Nerve injuries either peripheral or central are extremely frequent in clinical practice. The impairment of sensory and motor functions may have distressing effects on the social and professional activities of these patients, most of whom are young and may acquire life-long disabilities. The extent of disability and patient suffering after Spinal Cord Injuries (SCI), as well as the high cost of care, continues to motivate research into effective interventions. Nerve surgery is aimed at motor and sensory reinnervation, but often a deficit in the functionality remains. As cell therapy and tissue engineering have been receiving a great deal of attention in recent decades, and are widely used in different areas, Therefore, the utilization of bone marrow aspirate concentrate in peripheral nerve repair techniques as well as after spinal cord injury is tried in order to optimize the regeneration process. In this chapter, we will discuss the evidence in the literature regarding the clinical and experimental application of bone marrow aspirate concentrate as a major source of mesenchymal stem cells in treatment of peripheral nerve and spinal cord injuries.

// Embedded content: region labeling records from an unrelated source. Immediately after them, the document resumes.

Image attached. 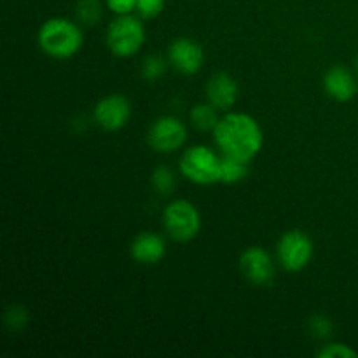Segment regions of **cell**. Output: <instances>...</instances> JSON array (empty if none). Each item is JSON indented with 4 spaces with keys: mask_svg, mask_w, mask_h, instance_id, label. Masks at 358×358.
Wrapping results in <instances>:
<instances>
[{
    "mask_svg": "<svg viewBox=\"0 0 358 358\" xmlns=\"http://www.w3.org/2000/svg\"><path fill=\"white\" fill-rule=\"evenodd\" d=\"M213 136L222 154L243 161L254 159L264 143V135L259 122L243 112H231L219 119L213 129Z\"/></svg>",
    "mask_w": 358,
    "mask_h": 358,
    "instance_id": "cell-1",
    "label": "cell"
},
{
    "mask_svg": "<svg viewBox=\"0 0 358 358\" xmlns=\"http://www.w3.org/2000/svg\"><path fill=\"white\" fill-rule=\"evenodd\" d=\"M38 45L45 55L65 59L77 55L83 48V31L65 17H51L38 30Z\"/></svg>",
    "mask_w": 358,
    "mask_h": 358,
    "instance_id": "cell-2",
    "label": "cell"
},
{
    "mask_svg": "<svg viewBox=\"0 0 358 358\" xmlns=\"http://www.w3.org/2000/svg\"><path fill=\"white\" fill-rule=\"evenodd\" d=\"M222 157L217 156L210 147L194 145L184 152L180 159V170L191 182L199 185H210L220 182Z\"/></svg>",
    "mask_w": 358,
    "mask_h": 358,
    "instance_id": "cell-3",
    "label": "cell"
},
{
    "mask_svg": "<svg viewBox=\"0 0 358 358\" xmlns=\"http://www.w3.org/2000/svg\"><path fill=\"white\" fill-rule=\"evenodd\" d=\"M145 42V28L129 14H121L110 23L107 30V45L115 56L128 58L136 55Z\"/></svg>",
    "mask_w": 358,
    "mask_h": 358,
    "instance_id": "cell-4",
    "label": "cell"
},
{
    "mask_svg": "<svg viewBox=\"0 0 358 358\" xmlns=\"http://www.w3.org/2000/svg\"><path fill=\"white\" fill-rule=\"evenodd\" d=\"M164 227L177 241H189L198 236L201 229V215L187 199H177L164 210Z\"/></svg>",
    "mask_w": 358,
    "mask_h": 358,
    "instance_id": "cell-5",
    "label": "cell"
},
{
    "mask_svg": "<svg viewBox=\"0 0 358 358\" xmlns=\"http://www.w3.org/2000/svg\"><path fill=\"white\" fill-rule=\"evenodd\" d=\"M313 257V241L303 231H287L278 241V259L289 271H301Z\"/></svg>",
    "mask_w": 358,
    "mask_h": 358,
    "instance_id": "cell-6",
    "label": "cell"
},
{
    "mask_svg": "<svg viewBox=\"0 0 358 358\" xmlns=\"http://www.w3.org/2000/svg\"><path fill=\"white\" fill-rule=\"evenodd\" d=\"M147 138H149L150 147L157 152H173L184 145L187 138V129L184 122L178 121L177 117L164 115L150 126Z\"/></svg>",
    "mask_w": 358,
    "mask_h": 358,
    "instance_id": "cell-7",
    "label": "cell"
},
{
    "mask_svg": "<svg viewBox=\"0 0 358 358\" xmlns=\"http://www.w3.org/2000/svg\"><path fill=\"white\" fill-rule=\"evenodd\" d=\"M240 269L254 285H268L275 278V262L261 247H250L241 254Z\"/></svg>",
    "mask_w": 358,
    "mask_h": 358,
    "instance_id": "cell-8",
    "label": "cell"
},
{
    "mask_svg": "<svg viewBox=\"0 0 358 358\" xmlns=\"http://www.w3.org/2000/svg\"><path fill=\"white\" fill-rule=\"evenodd\" d=\"M129 115H131V105H129L128 98L121 96V94H110L98 101L94 107V119L107 131L121 129L128 122Z\"/></svg>",
    "mask_w": 358,
    "mask_h": 358,
    "instance_id": "cell-9",
    "label": "cell"
},
{
    "mask_svg": "<svg viewBox=\"0 0 358 358\" xmlns=\"http://www.w3.org/2000/svg\"><path fill=\"white\" fill-rule=\"evenodd\" d=\"M170 62L178 72L185 73V76H192V73L199 72L205 62V52L198 42L191 41V38H177L170 48Z\"/></svg>",
    "mask_w": 358,
    "mask_h": 358,
    "instance_id": "cell-10",
    "label": "cell"
},
{
    "mask_svg": "<svg viewBox=\"0 0 358 358\" xmlns=\"http://www.w3.org/2000/svg\"><path fill=\"white\" fill-rule=\"evenodd\" d=\"M324 87L329 96L338 101L352 100L358 91V84L353 73L341 65L329 69L324 77Z\"/></svg>",
    "mask_w": 358,
    "mask_h": 358,
    "instance_id": "cell-11",
    "label": "cell"
},
{
    "mask_svg": "<svg viewBox=\"0 0 358 358\" xmlns=\"http://www.w3.org/2000/svg\"><path fill=\"white\" fill-rule=\"evenodd\" d=\"M206 94H208L210 103L215 105L217 108H231L238 100L240 87L238 83L226 72H219L210 79L206 86Z\"/></svg>",
    "mask_w": 358,
    "mask_h": 358,
    "instance_id": "cell-12",
    "label": "cell"
},
{
    "mask_svg": "<svg viewBox=\"0 0 358 358\" xmlns=\"http://www.w3.org/2000/svg\"><path fill=\"white\" fill-rule=\"evenodd\" d=\"M166 254V245L159 234L142 233L133 240L131 255L142 264H156Z\"/></svg>",
    "mask_w": 358,
    "mask_h": 358,
    "instance_id": "cell-13",
    "label": "cell"
},
{
    "mask_svg": "<svg viewBox=\"0 0 358 358\" xmlns=\"http://www.w3.org/2000/svg\"><path fill=\"white\" fill-rule=\"evenodd\" d=\"M250 161L238 159V157L222 154V168H220V182L224 184H238L248 175Z\"/></svg>",
    "mask_w": 358,
    "mask_h": 358,
    "instance_id": "cell-14",
    "label": "cell"
},
{
    "mask_svg": "<svg viewBox=\"0 0 358 358\" xmlns=\"http://www.w3.org/2000/svg\"><path fill=\"white\" fill-rule=\"evenodd\" d=\"M215 105L212 103H199L191 110V121L196 128L208 131V129H215L219 117H217Z\"/></svg>",
    "mask_w": 358,
    "mask_h": 358,
    "instance_id": "cell-15",
    "label": "cell"
},
{
    "mask_svg": "<svg viewBox=\"0 0 358 358\" xmlns=\"http://www.w3.org/2000/svg\"><path fill=\"white\" fill-rule=\"evenodd\" d=\"M152 184L161 194H170L175 189V177L173 171L166 166H159L152 173Z\"/></svg>",
    "mask_w": 358,
    "mask_h": 358,
    "instance_id": "cell-16",
    "label": "cell"
},
{
    "mask_svg": "<svg viewBox=\"0 0 358 358\" xmlns=\"http://www.w3.org/2000/svg\"><path fill=\"white\" fill-rule=\"evenodd\" d=\"M100 2L98 0H79L77 3V16L83 23L94 24L98 20H100Z\"/></svg>",
    "mask_w": 358,
    "mask_h": 358,
    "instance_id": "cell-17",
    "label": "cell"
},
{
    "mask_svg": "<svg viewBox=\"0 0 358 358\" xmlns=\"http://www.w3.org/2000/svg\"><path fill=\"white\" fill-rule=\"evenodd\" d=\"M166 72V62H164L161 56H149V58L143 62L142 73L147 80L154 83V80H159L161 77Z\"/></svg>",
    "mask_w": 358,
    "mask_h": 358,
    "instance_id": "cell-18",
    "label": "cell"
},
{
    "mask_svg": "<svg viewBox=\"0 0 358 358\" xmlns=\"http://www.w3.org/2000/svg\"><path fill=\"white\" fill-rule=\"evenodd\" d=\"M318 357L324 358H357V352H353L350 346L343 345V343H336V345H327L318 352Z\"/></svg>",
    "mask_w": 358,
    "mask_h": 358,
    "instance_id": "cell-19",
    "label": "cell"
},
{
    "mask_svg": "<svg viewBox=\"0 0 358 358\" xmlns=\"http://www.w3.org/2000/svg\"><path fill=\"white\" fill-rule=\"evenodd\" d=\"M164 2L166 0H138L136 2V10L143 17H156L163 13Z\"/></svg>",
    "mask_w": 358,
    "mask_h": 358,
    "instance_id": "cell-20",
    "label": "cell"
},
{
    "mask_svg": "<svg viewBox=\"0 0 358 358\" xmlns=\"http://www.w3.org/2000/svg\"><path fill=\"white\" fill-rule=\"evenodd\" d=\"M6 322L10 329H23L28 322V313L21 306H10L6 315Z\"/></svg>",
    "mask_w": 358,
    "mask_h": 358,
    "instance_id": "cell-21",
    "label": "cell"
},
{
    "mask_svg": "<svg viewBox=\"0 0 358 358\" xmlns=\"http://www.w3.org/2000/svg\"><path fill=\"white\" fill-rule=\"evenodd\" d=\"M311 332H313L317 338H329L332 334V324L327 317L324 315H317V317L311 318L310 322Z\"/></svg>",
    "mask_w": 358,
    "mask_h": 358,
    "instance_id": "cell-22",
    "label": "cell"
},
{
    "mask_svg": "<svg viewBox=\"0 0 358 358\" xmlns=\"http://www.w3.org/2000/svg\"><path fill=\"white\" fill-rule=\"evenodd\" d=\"M136 2L138 0H107L108 7L114 10L115 14H129L133 9H136Z\"/></svg>",
    "mask_w": 358,
    "mask_h": 358,
    "instance_id": "cell-23",
    "label": "cell"
},
{
    "mask_svg": "<svg viewBox=\"0 0 358 358\" xmlns=\"http://www.w3.org/2000/svg\"><path fill=\"white\" fill-rule=\"evenodd\" d=\"M357 65H358V59H357Z\"/></svg>",
    "mask_w": 358,
    "mask_h": 358,
    "instance_id": "cell-24",
    "label": "cell"
}]
</instances>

The use of autogenous bone marrow aspirate concentrate (BMAC) may offer a nonsurgical treatment of lumbar degenerative disc disease. It can also be used to enhance the cervical spine fusion. This chapter focuses on: the feasibility for using BMAC in spine surgery, host factors that may affect the outcome, the local morbidity of aspiration, and outcome after application of BMAC.

Tendon pathologies represent a group of musculoskeletal conditions commonly viewed in orthopaedic and rheumatology clinics. They are classified into traumatic, degenerative and over-use related types. As yet, the majority of conventional approaches have unpredictable results and regularly fail to produce satisfying clinical recovery. With increasing indication of the successful utilisation of MSCs in different divisions of medicine, there is significant interest in employing expanded stem cells to manage these pathologies. Here, we investigate written reports concerning the employment of MSC for managing tendon pathologies.

In this chapter, we aim to describe the current literature published on the uses of BMAC in the management of foot and ankle disorders. Animal and human studies suggest promising results on the usage of BMAC in augmenting arthrodesis and bone healing. Little evidence is published demonstrating the potential benefits of BMAC used in conjunction with foot and ankle surgery.

The uses of expanded stem cells and BMAC have always been linked with potential concerns. The aim of this chapter is to highlight the potential concerns that have been reported in the available literature.